The designation of Jabhat Al-Nusra as a terrorist organization by the US doesn't convince me. The Obama administration had known for a long time what kind of guys these are and they had done nothing. Recent news reports in which Al-Nusra openly showed off its Al Qaeda ancestry left Obama no choice. Another reason may have been some agreement with Russia about solving Syria. But it is only an empty show. There will be no pressure on the Gulf States and Turkey to isolate Al-Nusra and it is not unlikely that in a later stage Al-Nusra will be rehabilitated - as happened with the Mujahadeen-e-Khalq. The US was also happy to support former members of Al Qaeda related LIFG in the Libyan uprising.

It looks like militarily there is no real alternative for Al-Nusra. The FSA has never become the centralized command that it was supposed to be and with the recent military successes its associated militias are increasingly inundated with opportunists and outright criminals. The consequence is increasing misbehavior and corruption. As a consequence its popularity with the population is sinking.

So a military victory for the rebels looks unlikely without the contribution of Al-Nusra. Thanks to that and to the presence of a multitude of other Jihadi rebel organizations many rebel fighters in Syria have condemned their designation by the US as a terrorist organization.

It seems unlikely that the rebel supporters in Washington, Ankara, Qatar and Saudi Arabia are prepared to give up on the rebels because of Al-Nusra. If they might isolate Al-Nusra anyway - because popular indignation in the West became too high - they would likely appoint another of the many Jihadi rebel organizations in Syria to take over its functions.

In the mean time Al-Nusra has recognized that it has an image problem and is trying to improve that. Until recently its fighters lived isolated from the population in training camps, tried to limit contact with the outside world and refused interviews. Now they have given their first interview and in that interview the downplayed their connections with Al Qaeda - that they had previously flaunted. They are also getting more involved with their surroundings - a.o. organizing food distribution.

Yet Al-Nusra bodes ill for the future of Syria. Unlike what many Syrian rebels like to believe Jihadi's don't believe in democracy and tend to be serious about establishing an Islamist state. And they won't have any qualms about blowing up moderate Sunni politicians when they think it might further their case.

In the mean time the Jihadi's keep expanding and their next target may be Lebanon.

This article in Spiegel claims that Al-Nusra doesn't exist as a central organization. Al Nusra first became public with some bomb attacks in Damascus that some claimed were done by Assad supporters to turn the population against the rebels. According to the article some local rebel cells have taken up this name to radiate strength. It seems to more probable that the journalist has fallen for some rebel propaganda that tries to counter the damage of the terrorist designation.
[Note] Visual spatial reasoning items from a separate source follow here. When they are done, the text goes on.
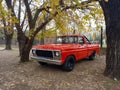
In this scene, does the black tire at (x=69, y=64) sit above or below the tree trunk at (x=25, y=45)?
below

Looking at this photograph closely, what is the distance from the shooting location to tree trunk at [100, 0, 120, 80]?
6.07m

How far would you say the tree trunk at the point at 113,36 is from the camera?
6066mm

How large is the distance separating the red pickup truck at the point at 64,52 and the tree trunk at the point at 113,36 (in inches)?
65.5

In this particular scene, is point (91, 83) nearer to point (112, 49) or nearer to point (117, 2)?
point (112, 49)

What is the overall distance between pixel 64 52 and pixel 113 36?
6.97 ft

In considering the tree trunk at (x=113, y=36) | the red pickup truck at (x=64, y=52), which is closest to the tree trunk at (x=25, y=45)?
the red pickup truck at (x=64, y=52)

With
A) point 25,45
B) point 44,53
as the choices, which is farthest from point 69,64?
point 25,45

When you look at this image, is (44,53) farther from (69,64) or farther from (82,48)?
(82,48)

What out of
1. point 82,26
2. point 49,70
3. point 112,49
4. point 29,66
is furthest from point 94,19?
point 29,66

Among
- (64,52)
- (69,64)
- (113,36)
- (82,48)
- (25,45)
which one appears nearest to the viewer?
(113,36)

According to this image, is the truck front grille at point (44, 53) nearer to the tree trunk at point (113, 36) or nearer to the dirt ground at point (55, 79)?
the dirt ground at point (55, 79)

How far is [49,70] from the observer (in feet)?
23.8

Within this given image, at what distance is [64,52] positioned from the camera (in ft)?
21.5

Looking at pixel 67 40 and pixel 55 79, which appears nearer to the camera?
pixel 55 79
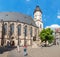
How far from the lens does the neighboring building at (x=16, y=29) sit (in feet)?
260

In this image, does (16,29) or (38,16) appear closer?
(16,29)

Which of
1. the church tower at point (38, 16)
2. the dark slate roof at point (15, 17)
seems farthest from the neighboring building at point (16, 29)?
the church tower at point (38, 16)

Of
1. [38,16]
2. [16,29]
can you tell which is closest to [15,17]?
[16,29]

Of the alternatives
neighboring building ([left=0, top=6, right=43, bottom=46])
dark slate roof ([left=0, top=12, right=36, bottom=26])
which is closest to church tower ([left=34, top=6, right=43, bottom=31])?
dark slate roof ([left=0, top=12, right=36, bottom=26])

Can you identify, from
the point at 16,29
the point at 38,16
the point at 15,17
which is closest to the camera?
the point at 16,29

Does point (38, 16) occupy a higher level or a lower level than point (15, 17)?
higher

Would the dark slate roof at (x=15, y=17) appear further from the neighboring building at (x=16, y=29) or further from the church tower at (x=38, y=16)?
the church tower at (x=38, y=16)

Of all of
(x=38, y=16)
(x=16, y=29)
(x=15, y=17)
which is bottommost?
(x=16, y=29)

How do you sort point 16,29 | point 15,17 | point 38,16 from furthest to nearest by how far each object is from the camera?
point 38,16 < point 15,17 < point 16,29

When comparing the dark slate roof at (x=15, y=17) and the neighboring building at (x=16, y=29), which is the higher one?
the dark slate roof at (x=15, y=17)

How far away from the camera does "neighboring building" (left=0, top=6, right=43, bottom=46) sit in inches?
3122

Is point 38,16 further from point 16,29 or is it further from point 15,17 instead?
point 16,29

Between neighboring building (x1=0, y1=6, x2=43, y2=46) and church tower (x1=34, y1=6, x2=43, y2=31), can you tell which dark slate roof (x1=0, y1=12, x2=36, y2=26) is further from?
church tower (x1=34, y1=6, x2=43, y2=31)

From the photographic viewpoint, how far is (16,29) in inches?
3194
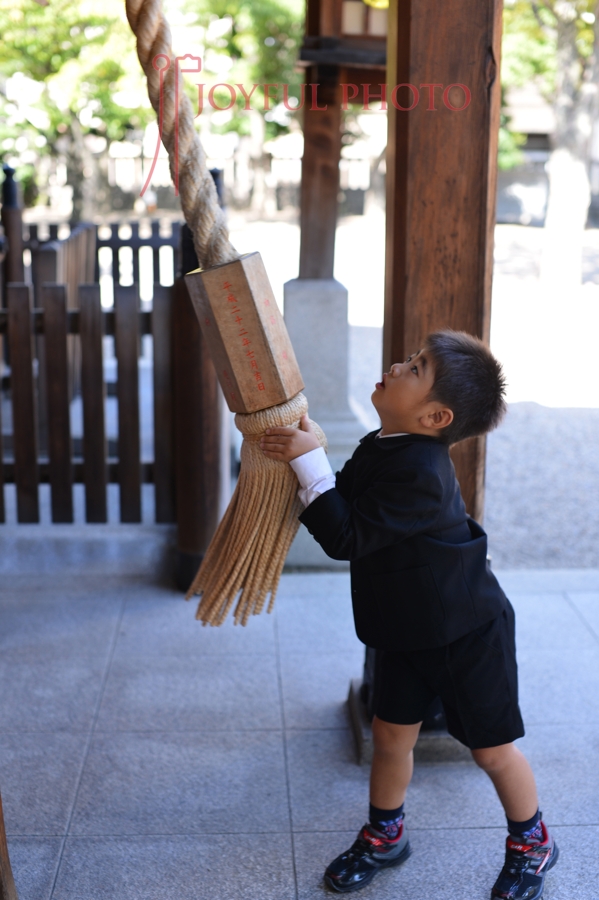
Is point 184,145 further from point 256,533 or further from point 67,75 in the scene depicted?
point 67,75

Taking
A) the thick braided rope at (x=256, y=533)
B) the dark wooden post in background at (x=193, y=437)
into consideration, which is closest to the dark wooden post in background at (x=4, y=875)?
the thick braided rope at (x=256, y=533)

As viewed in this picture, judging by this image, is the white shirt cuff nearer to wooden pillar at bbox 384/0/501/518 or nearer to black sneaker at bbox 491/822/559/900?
wooden pillar at bbox 384/0/501/518

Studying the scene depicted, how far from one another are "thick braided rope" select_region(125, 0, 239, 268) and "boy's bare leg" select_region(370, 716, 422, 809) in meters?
1.01

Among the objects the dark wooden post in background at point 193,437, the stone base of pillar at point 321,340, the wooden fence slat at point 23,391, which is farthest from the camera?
the stone base of pillar at point 321,340

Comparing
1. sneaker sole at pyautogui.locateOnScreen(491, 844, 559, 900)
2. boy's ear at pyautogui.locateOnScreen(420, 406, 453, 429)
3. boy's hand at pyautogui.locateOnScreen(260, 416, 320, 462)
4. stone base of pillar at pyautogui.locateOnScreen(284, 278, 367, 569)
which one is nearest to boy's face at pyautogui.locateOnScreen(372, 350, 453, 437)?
boy's ear at pyautogui.locateOnScreen(420, 406, 453, 429)

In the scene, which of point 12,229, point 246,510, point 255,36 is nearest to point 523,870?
point 246,510

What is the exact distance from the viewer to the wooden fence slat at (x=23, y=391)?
3586mm

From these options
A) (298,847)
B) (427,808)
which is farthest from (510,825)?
(298,847)

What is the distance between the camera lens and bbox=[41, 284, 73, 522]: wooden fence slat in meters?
3.61

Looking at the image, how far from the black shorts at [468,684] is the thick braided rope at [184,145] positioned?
872 mm

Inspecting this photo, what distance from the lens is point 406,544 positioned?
1.71 m

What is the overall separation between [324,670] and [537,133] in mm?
20476

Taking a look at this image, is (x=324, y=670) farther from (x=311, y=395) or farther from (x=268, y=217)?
(x=268, y=217)

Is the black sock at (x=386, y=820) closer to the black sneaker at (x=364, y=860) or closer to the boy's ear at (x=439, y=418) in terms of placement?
the black sneaker at (x=364, y=860)
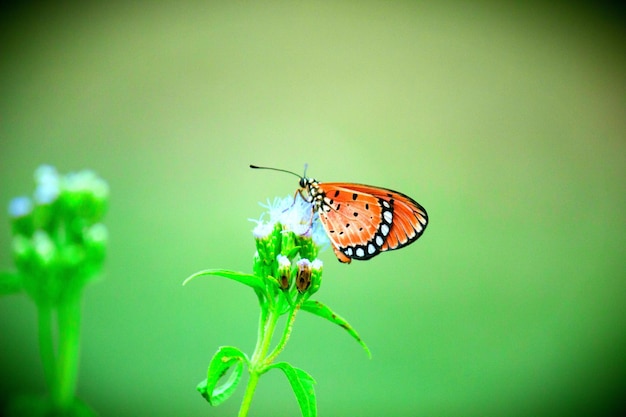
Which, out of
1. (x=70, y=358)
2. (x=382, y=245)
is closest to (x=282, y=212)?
(x=382, y=245)

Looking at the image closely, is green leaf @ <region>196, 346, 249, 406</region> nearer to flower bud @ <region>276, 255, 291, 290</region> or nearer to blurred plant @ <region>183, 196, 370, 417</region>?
blurred plant @ <region>183, 196, 370, 417</region>

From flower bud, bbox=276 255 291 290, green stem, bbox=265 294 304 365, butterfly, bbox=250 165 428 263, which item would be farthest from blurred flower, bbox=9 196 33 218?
butterfly, bbox=250 165 428 263

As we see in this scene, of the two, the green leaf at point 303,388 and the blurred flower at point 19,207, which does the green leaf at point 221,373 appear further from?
the blurred flower at point 19,207

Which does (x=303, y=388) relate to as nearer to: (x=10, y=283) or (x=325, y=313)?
(x=325, y=313)

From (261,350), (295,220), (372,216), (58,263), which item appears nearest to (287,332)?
(261,350)

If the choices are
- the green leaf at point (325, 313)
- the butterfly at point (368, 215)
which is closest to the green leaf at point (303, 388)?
the green leaf at point (325, 313)
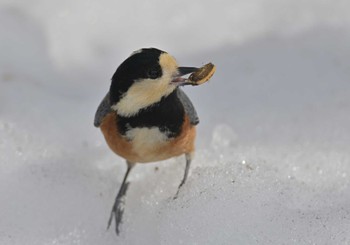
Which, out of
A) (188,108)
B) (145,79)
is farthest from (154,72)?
(188,108)

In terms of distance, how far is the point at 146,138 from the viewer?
12.6 feet

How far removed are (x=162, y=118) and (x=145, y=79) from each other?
29 cm

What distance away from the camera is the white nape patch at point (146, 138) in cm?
383

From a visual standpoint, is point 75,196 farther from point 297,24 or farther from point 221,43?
point 297,24

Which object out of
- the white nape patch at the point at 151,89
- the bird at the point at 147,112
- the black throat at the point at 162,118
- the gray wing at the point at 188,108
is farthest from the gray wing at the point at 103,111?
the gray wing at the point at 188,108

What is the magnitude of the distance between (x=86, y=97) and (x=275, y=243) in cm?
223

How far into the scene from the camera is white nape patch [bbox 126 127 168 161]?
12.6ft

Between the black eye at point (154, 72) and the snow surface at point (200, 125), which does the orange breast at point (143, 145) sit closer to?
the snow surface at point (200, 125)

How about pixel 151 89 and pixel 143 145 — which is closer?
pixel 151 89

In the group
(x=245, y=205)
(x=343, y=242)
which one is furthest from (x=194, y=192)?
(x=343, y=242)

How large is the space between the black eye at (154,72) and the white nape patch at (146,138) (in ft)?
1.10

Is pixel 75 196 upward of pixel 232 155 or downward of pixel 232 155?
upward

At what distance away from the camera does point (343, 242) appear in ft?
11.3

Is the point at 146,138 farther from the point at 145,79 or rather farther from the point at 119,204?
the point at 119,204
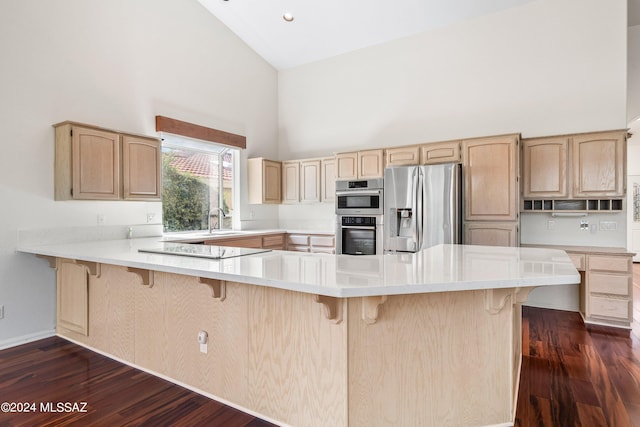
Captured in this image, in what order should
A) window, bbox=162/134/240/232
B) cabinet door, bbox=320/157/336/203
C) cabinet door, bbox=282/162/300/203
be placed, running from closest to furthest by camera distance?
1. window, bbox=162/134/240/232
2. cabinet door, bbox=320/157/336/203
3. cabinet door, bbox=282/162/300/203

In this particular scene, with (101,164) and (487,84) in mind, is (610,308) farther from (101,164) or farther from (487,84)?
(101,164)

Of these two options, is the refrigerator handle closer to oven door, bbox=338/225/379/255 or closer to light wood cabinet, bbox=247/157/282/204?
oven door, bbox=338/225/379/255

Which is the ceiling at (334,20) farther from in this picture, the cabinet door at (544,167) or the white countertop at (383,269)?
the white countertop at (383,269)

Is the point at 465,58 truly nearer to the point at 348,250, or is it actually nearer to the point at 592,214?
the point at 592,214

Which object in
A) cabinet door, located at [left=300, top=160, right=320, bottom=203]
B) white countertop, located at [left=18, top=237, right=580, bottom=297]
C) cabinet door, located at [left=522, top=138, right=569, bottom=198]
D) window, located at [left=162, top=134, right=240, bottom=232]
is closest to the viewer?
white countertop, located at [left=18, top=237, right=580, bottom=297]

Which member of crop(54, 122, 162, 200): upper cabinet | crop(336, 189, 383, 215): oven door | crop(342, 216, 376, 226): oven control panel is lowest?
crop(342, 216, 376, 226): oven control panel

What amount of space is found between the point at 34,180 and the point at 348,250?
11.3 feet

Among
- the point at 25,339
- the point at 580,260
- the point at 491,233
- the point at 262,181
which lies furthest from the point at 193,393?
the point at 580,260

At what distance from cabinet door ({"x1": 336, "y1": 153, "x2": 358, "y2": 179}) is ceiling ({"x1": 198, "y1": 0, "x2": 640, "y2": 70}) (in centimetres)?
170

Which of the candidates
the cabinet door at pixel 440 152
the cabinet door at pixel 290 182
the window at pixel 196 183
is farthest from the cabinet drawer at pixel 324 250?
the cabinet door at pixel 440 152

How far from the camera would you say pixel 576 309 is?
393 cm

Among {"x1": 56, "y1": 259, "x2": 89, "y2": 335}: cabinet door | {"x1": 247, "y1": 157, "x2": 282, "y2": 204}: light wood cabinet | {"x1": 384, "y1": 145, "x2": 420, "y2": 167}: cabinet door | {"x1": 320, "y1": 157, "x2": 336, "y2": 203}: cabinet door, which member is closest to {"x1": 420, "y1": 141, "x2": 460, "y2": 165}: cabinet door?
{"x1": 384, "y1": 145, "x2": 420, "y2": 167}: cabinet door

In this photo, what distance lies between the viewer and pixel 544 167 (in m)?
3.84

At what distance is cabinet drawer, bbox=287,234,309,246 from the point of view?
5195 millimetres
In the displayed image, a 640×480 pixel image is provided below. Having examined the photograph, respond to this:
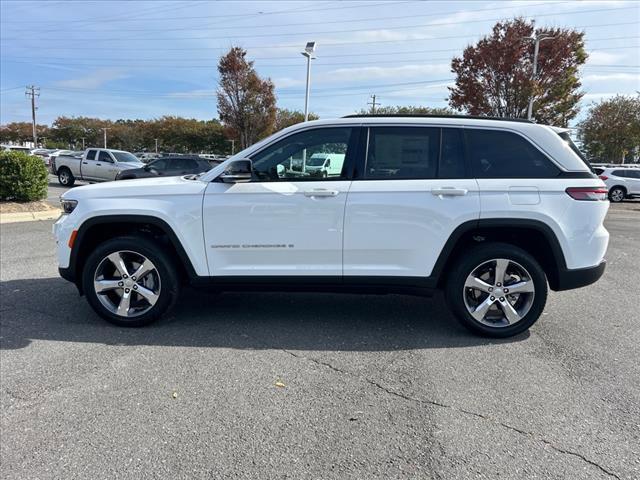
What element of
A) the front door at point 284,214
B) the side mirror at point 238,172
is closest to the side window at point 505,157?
the front door at point 284,214

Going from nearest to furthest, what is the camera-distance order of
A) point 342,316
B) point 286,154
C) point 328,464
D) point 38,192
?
point 328,464 → point 286,154 → point 342,316 → point 38,192

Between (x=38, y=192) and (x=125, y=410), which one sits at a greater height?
(x=38, y=192)

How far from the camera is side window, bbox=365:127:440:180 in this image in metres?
4.11

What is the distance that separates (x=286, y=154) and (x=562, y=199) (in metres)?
2.37

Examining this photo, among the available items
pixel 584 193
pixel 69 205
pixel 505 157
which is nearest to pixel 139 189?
pixel 69 205

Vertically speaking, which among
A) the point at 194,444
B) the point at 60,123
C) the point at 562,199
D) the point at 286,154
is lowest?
the point at 194,444

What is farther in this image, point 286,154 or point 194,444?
point 286,154

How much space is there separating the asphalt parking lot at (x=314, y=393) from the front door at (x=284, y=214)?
66cm

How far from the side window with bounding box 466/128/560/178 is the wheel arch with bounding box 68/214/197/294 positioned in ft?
Answer: 8.77

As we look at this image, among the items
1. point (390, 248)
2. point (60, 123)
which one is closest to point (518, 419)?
point (390, 248)

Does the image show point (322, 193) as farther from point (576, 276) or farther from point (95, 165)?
point (95, 165)

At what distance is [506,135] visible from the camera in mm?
4117

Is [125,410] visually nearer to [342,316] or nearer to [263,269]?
[263,269]

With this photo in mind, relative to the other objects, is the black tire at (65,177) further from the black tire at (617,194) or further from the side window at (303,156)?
the black tire at (617,194)
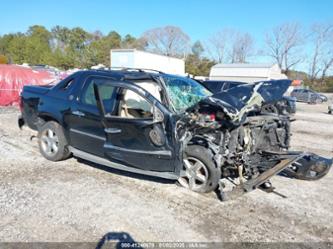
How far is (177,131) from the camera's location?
13.7 ft

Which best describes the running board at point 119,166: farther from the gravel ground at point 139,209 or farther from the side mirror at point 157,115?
the side mirror at point 157,115

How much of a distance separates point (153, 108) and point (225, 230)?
1905 millimetres

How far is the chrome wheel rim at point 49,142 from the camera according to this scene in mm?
5426

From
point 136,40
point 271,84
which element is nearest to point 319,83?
point 136,40

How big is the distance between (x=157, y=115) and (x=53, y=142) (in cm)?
244

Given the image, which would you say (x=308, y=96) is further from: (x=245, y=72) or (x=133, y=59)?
(x=133, y=59)

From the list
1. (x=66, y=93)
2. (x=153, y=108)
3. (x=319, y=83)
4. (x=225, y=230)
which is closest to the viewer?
(x=225, y=230)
The rest of the article looks at the situation in Syria with a very rosy look of the rebels.

Quilliam Foundation has published a study about Al-Nusra: Jabhat al-Nusra: A Strategic Briefing. Here is a summary. Quilliam is a counter-extremism think tank, founded by former ideologues of UK-based extremist Islamist organizations.

Some reporting about Al Nusra in After Assad, is strict Islamic rule ahead for Syria?: One former member, Abu Osama, said he left the group after it tried to get him to sign an oath pledging to fight with the group anywhere in the world. [..] The group, which forbids tobacco use, has also been known to pull cigarettes out of the mouths of smokers going through their checkpoints.

Here is a BBC interview with an Al Nusra member and some related reporting.

According to Syria Deeply: Analysts say Jabhat al Nusra’s success in battle comes from having experienced fighters. Activists tell Syria Deeply that up to 20% of the group’s ranks are foreign fighters, coming from Libya, Iraq, and other Arab countries.